When the AARP Multicultural Market and Engagement Group (MME) sought to develop a greater understanding of culturally sensitive and compelling messaging to reach Chinese- and Filipino-Americans, DELPHI Consumer Insights conducted an extensive research project to identify the best language, tone, word choices and associations to be used for messaging and advertising. The study included focus groups and large quantitative data collection in New York, Los Angeles and the San Francisco Bay Area. Prototype print ads were used as stimuli and were optimized for more compelling messaging.
A follow-up study among on the same target audiences to gain greater understanding of caregiving needs and barriers to seeking assistance for help in this area was completed shortly after the first study. Messaging strategies and information materials addressing specific needs and ways to mitigate cultural barriers were identified and recommendations made.

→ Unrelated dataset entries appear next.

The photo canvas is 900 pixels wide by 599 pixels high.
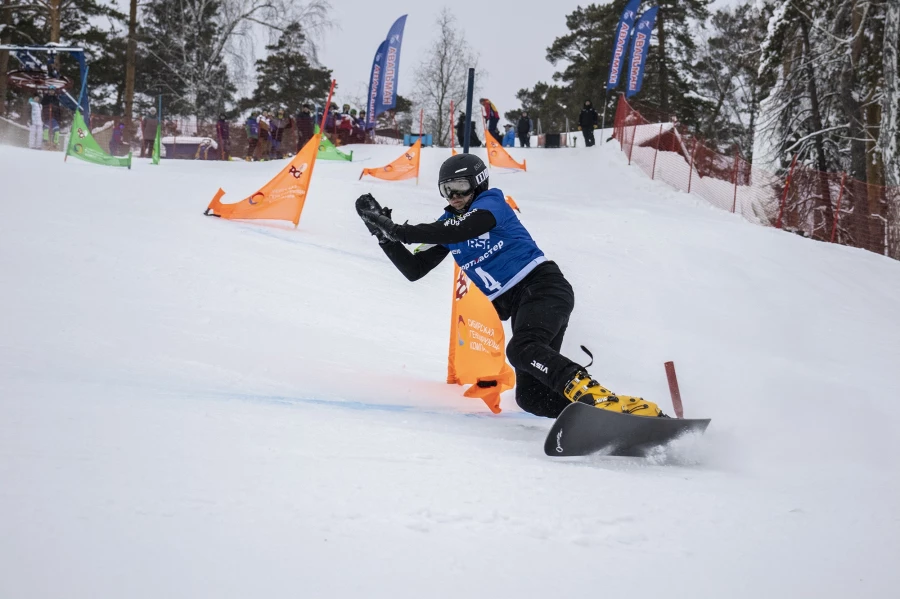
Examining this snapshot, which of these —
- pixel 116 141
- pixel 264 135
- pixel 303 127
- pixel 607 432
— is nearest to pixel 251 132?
pixel 264 135

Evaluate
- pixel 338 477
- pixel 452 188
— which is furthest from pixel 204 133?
pixel 338 477

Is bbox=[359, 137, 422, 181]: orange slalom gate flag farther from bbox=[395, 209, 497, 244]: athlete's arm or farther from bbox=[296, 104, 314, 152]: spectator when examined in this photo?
bbox=[395, 209, 497, 244]: athlete's arm

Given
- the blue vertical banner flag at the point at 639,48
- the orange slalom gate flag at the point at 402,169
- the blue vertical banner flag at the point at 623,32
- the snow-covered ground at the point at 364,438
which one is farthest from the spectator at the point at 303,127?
the snow-covered ground at the point at 364,438

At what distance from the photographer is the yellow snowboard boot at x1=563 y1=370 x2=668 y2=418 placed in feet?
11.5

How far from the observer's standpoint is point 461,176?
4.14 m

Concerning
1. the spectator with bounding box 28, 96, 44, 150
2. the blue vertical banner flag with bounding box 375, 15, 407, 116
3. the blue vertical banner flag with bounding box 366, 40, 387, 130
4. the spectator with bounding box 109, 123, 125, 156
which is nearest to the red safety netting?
the blue vertical banner flag with bounding box 375, 15, 407, 116

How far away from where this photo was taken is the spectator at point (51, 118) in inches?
844

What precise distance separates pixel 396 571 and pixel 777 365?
6.06 meters

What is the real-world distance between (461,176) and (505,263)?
0.53m

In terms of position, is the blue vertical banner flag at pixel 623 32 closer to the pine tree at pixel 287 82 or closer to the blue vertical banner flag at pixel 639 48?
the blue vertical banner flag at pixel 639 48

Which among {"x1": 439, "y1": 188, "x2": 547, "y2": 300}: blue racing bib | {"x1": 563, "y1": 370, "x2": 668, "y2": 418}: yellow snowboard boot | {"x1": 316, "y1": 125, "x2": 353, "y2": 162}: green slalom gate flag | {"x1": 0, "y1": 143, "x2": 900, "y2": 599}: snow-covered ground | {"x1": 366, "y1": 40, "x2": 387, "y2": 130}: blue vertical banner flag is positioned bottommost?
{"x1": 0, "y1": 143, "x2": 900, "y2": 599}: snow-covered ground

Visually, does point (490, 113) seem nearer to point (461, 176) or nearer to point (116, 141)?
point (116, 141)

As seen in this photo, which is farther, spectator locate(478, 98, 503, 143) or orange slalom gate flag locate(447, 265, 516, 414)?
spectator locate(478, 98, 503, 143)

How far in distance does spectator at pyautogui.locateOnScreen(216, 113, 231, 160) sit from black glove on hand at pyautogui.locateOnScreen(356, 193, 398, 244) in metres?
21.7
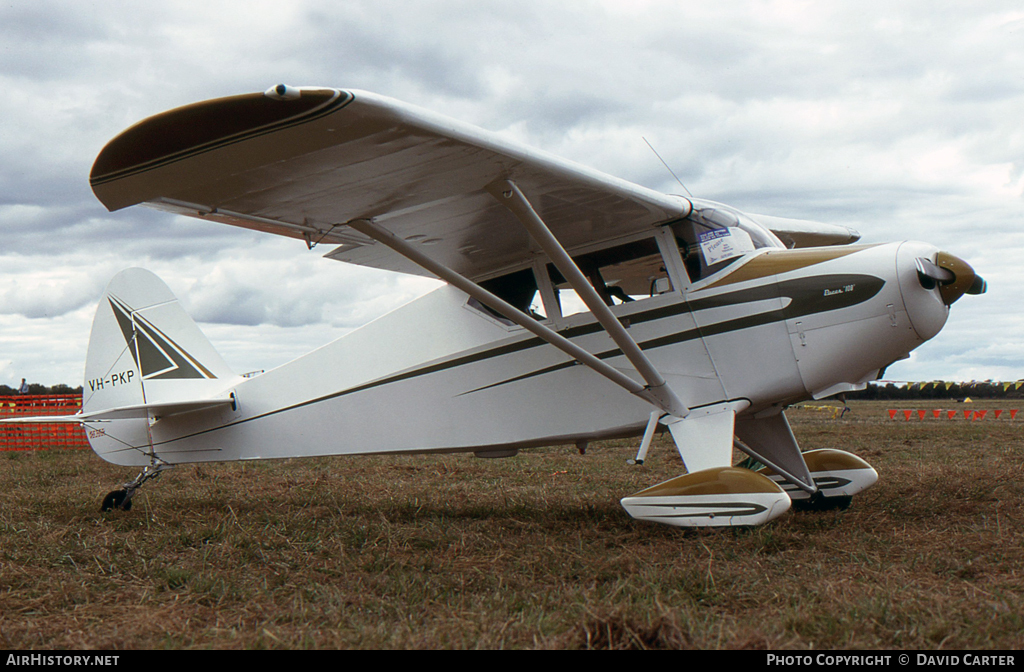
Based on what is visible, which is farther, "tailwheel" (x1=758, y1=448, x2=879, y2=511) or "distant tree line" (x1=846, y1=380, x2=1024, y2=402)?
"distant tree line" (x1=846, y1=380, x2=1024, y2=402)

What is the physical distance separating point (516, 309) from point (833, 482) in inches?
125

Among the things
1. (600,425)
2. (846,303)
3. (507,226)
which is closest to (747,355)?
(846,303)

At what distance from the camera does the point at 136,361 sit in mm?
7664

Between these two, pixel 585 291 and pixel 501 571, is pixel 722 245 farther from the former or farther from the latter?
pixel 501 571

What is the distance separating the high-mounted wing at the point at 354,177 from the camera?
11.7 feet

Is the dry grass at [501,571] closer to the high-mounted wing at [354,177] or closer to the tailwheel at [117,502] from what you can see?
the tailwheel at [117,502]

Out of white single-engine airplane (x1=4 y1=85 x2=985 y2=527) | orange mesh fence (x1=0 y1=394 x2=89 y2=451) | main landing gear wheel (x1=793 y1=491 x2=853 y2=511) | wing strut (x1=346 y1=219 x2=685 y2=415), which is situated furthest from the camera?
orange mesh fence (x1=0 y1=394 x2=89 y2=451)

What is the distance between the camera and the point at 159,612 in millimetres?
3436

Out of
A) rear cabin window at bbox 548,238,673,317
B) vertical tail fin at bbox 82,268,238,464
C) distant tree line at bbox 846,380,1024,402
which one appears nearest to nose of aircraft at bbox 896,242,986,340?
rear cabin window at bbox 548,238,673,317

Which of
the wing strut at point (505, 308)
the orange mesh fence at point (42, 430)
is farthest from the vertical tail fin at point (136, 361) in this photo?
the orange mesh fence at point (42, 430)

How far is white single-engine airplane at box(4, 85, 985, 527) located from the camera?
13.2 ft

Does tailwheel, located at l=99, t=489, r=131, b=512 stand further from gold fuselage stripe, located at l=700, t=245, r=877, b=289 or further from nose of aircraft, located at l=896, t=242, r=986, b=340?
nose of aircraft, located at l=896, t=242, r=986, b=340

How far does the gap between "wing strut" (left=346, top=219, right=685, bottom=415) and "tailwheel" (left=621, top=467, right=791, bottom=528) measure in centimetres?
71
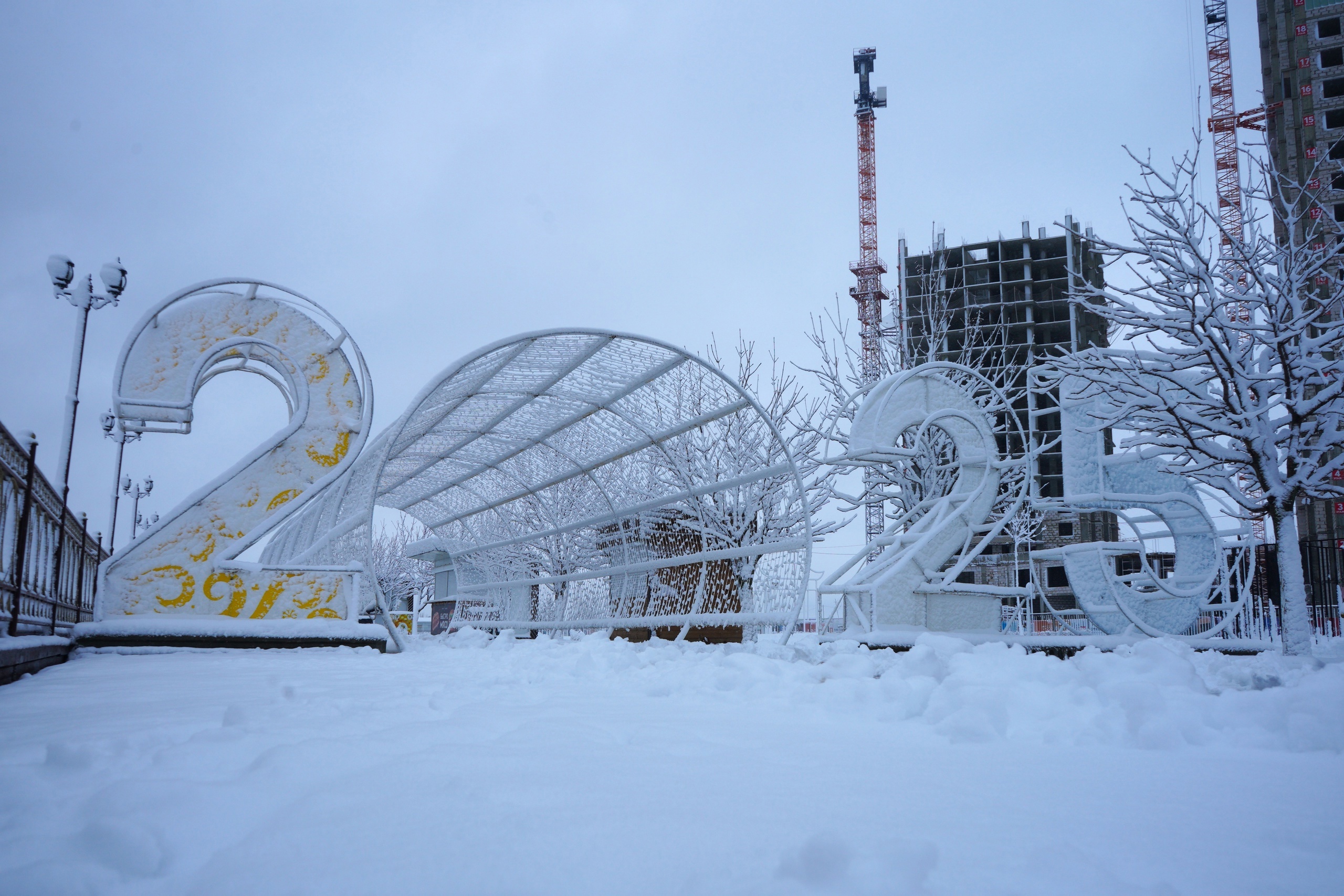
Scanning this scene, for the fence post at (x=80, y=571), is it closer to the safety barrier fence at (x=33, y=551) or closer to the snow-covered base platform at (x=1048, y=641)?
the safety barrier fence at (x=33, y=551)

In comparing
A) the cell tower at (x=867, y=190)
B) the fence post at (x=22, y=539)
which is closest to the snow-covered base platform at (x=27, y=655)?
the fence post at (x=22, y=539)

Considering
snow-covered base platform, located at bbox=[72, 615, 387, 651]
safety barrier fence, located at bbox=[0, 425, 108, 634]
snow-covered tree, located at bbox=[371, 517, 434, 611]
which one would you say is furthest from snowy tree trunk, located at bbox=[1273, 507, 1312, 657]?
snow-covered tree, located at bbox=[371, 517, 434, 611]

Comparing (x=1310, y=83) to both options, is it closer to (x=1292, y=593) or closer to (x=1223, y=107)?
(x=1223, y=107)

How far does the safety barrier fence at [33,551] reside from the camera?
5492 mm

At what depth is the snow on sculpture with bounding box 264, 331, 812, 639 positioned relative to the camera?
30.1ft

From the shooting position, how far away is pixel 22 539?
5.80 m

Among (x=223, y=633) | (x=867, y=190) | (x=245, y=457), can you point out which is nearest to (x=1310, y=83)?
(x=867, y=190)

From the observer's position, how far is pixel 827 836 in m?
1.88

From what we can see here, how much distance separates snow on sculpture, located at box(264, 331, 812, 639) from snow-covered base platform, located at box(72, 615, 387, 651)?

Breaking into new overseas markets for money remittances requires a thorough understanding of the local culture’s money transfer habits and practices. Over an 18-month period, a series of research studies was conducted for a leading online and mobile money transfer company. This was conducted among foreign-born minorities: Mexicans, Chinese mainlanders, Filipinos, Vietnamese, Koreans and Indians to identify motivators and barriers to electronic and mobile money transfers, problems encountered among users, misconceptions among non-users and cultural resistance to change. Underlying cultural norms and mores about financial assistance to family members in one’s home country, frequent money gifting occasions and typical amounts remitted were also explored. Advertising messages, print and video prototypes were initially developed. Follow-up research subsequently tested and optimized each market ad campaign resulting in increasing sales and growing market penetration.
The US Department of Agriculture (USDA) Animal & Plant Health Inspection was concerned about the growing threat of invasive pests in the state of California which was threatening organic farms and the wine industry’s vineyards in Napa County. Research was conducted among area residents of Northern CA to guide strategy to change the conversation about this issue among constituents, which was froth with misconceptions and misinformation. The research also sought insights into creating an appreciation of the long term negative effects of invasive pests, and generating a greater likelihood for these constituents to take concrete actions in their daily lives. This multi-phase study was particularly challenging because the campaigns core target audience was, as yet, unknown at the start of the project.
Through a series of qualitative studies, hypotheses were generated about identifying attributes of the target audience, and later validated through quantitative surveys. Findings guided the development of an award-winning public education campaign against invasive pests. A pre-and post-campaign survey assessment was also conducted, revealing areas where the campaign was impactful and others that needed improvement. Areas of opportunity were similarly identified and analyzed to determine some factors that may have mitigated the program’s success.
Otis McAllister, one of the oldest companies dealing in global food trade and distribution, was interested in developing new whole rice and grains products with innovative flavors to add to its current product line (Village Harvest Grains). To this end, DELPHI Consumer conducted online surveys to identify the combination of flavors and grains that had the greatest appeal and purchase interest and identify which winning combination to their product line would bring in the greatest incremental growth. Packaging concerns were also investigated.
In the area of new product development, consumer interest in a new European alcoholic beverage was the focus of qualitative focus groups and follow-on online surveys to guide this new product development, optimization and commercialization.
The Presidio Trust sought community input to guide the selection of the winning entry in a nationwide competition for the redesign and rebranding of The Presidio of San Francisco, a former military fort converted into a national park. The immediate need was developing a greater understanding of San Francisco and Bay Area residents’ perspectives and opinions of upcoming Presidio initiatives to augment the feedback from city-wide hearings and planning process. In addition to gaining insights from a wide swath of the population, the research sought to ensure that the park’s image as a welcoming and inclusive recreational facility for all is communicated.
To help address this goal, qualitative research in the form of focus groups among a range of city dwellers from diverse communities was conducted, in collaboration with OneWorld Communications. Key learnings were that people seek areas and spaces where they can have a good time rather than building new structures. The former included more picnic and grilling areas, areas for sports activities (organized and spontaneous), areas for performances (music, theater), camping facilities for individuals and groups, more toilets, parking, drinking water and inexpensive snack food. There was a strong desire to experience what in fact the Presidio currently offers which is largely unknown, versus creating new offerings.
Product development and commercialization require a broad range of data needs: concept testing, positioning, in-home product use and optimization, naming, product claims testing and advertising development. Dermitage, a complete line of anti-aging skincare – for face, neck, eyes and hands – developed by and for women, needed market research to address these business needs. We addressed these and other data needs through a series of research projects, helping the company navigate the competitive landscape, improve the product and grow market share. Tracking of customer satisfaction over time helped establish a system of continuous feedback and improvement thereby refreshing its product line and identifying potential new categories.